Information given:
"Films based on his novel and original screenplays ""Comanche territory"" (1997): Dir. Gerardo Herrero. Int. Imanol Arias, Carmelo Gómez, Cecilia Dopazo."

--

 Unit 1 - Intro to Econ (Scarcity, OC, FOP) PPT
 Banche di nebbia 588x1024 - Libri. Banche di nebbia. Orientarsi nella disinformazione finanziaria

What you are asked to do: Look back at the data above. Transcribe exactly the lines starting at the line that contains "Unit 1 - Intro" and ending at the line that contains "Banche di nebbia 588x1024".

Written answer:
 Unit 1 - Intro to Econ (Scarcity, OC, FOP) PPT
 Banche di nebbia 588x1024 - Libri. Banche di nebbia. Orientarsi nella disinformazione finanziaria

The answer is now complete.